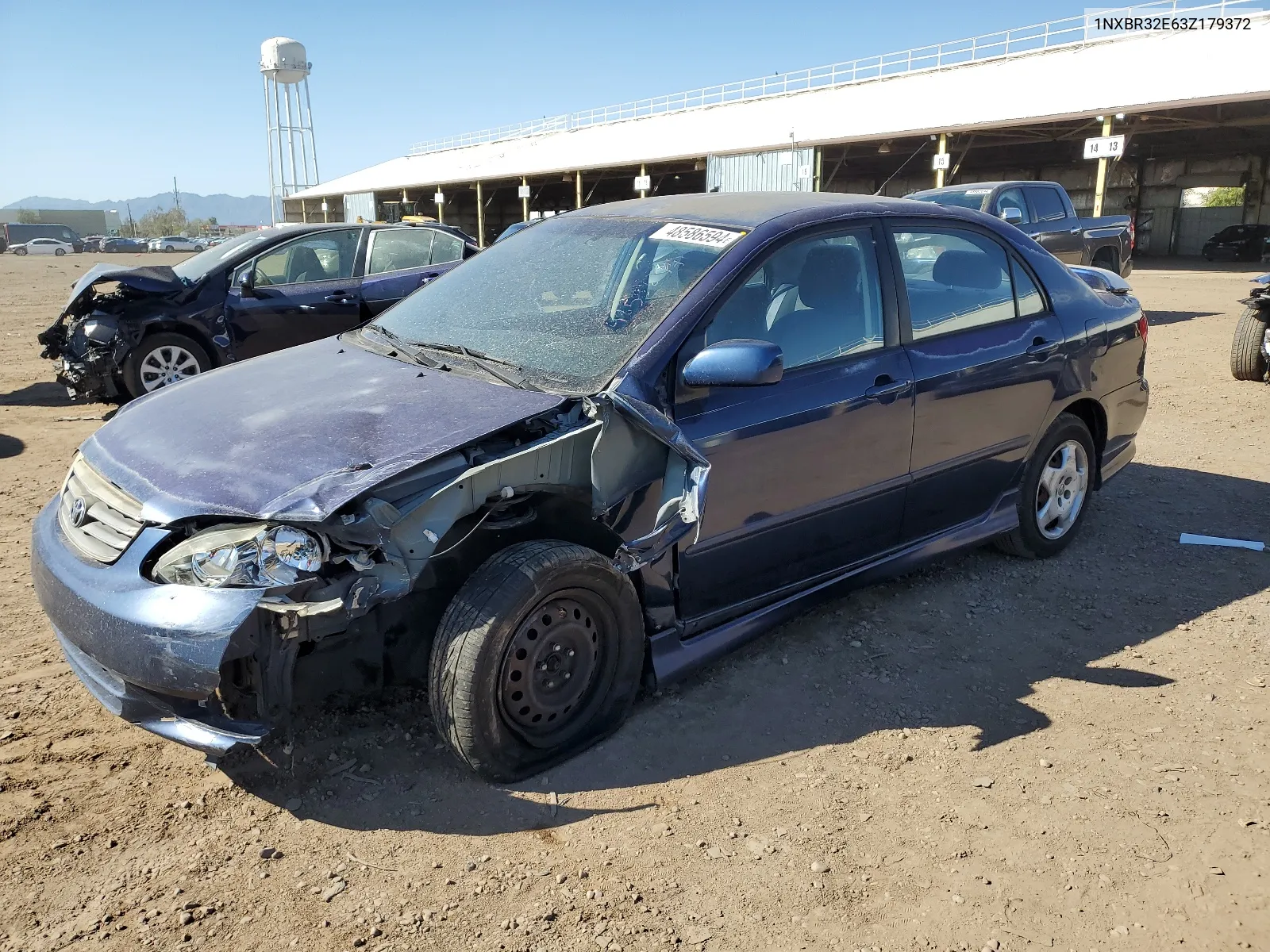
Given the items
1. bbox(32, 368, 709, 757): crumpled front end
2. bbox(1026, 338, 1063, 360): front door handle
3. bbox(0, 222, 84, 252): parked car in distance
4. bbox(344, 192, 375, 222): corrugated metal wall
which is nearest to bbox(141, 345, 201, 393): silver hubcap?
bbox(32, 368, 709, 757): crumpled front end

● ● ● ● ●

EXERCISE DIRECTIONS:
Render all of the data above as a numbered list with one entry per line, skipping any blank lines. Omit the picture.

FULL ANSWER:
1. Given the items
2. 1. bbox(32, 368, 709, 757): crumpled front end
3. 2. bbox(1026, 338, 1063, 360): front door handle
4. 3. bbox(0, 222, 84, 252): parked car in distance
5. 4. bbox(344, 192, 375, 222): corrugated metal wall
6. which is nearest to bbox(141, 345, 201, 393): silver hubcap?
7. bbox(32, 368, 709, 757): crumpled front end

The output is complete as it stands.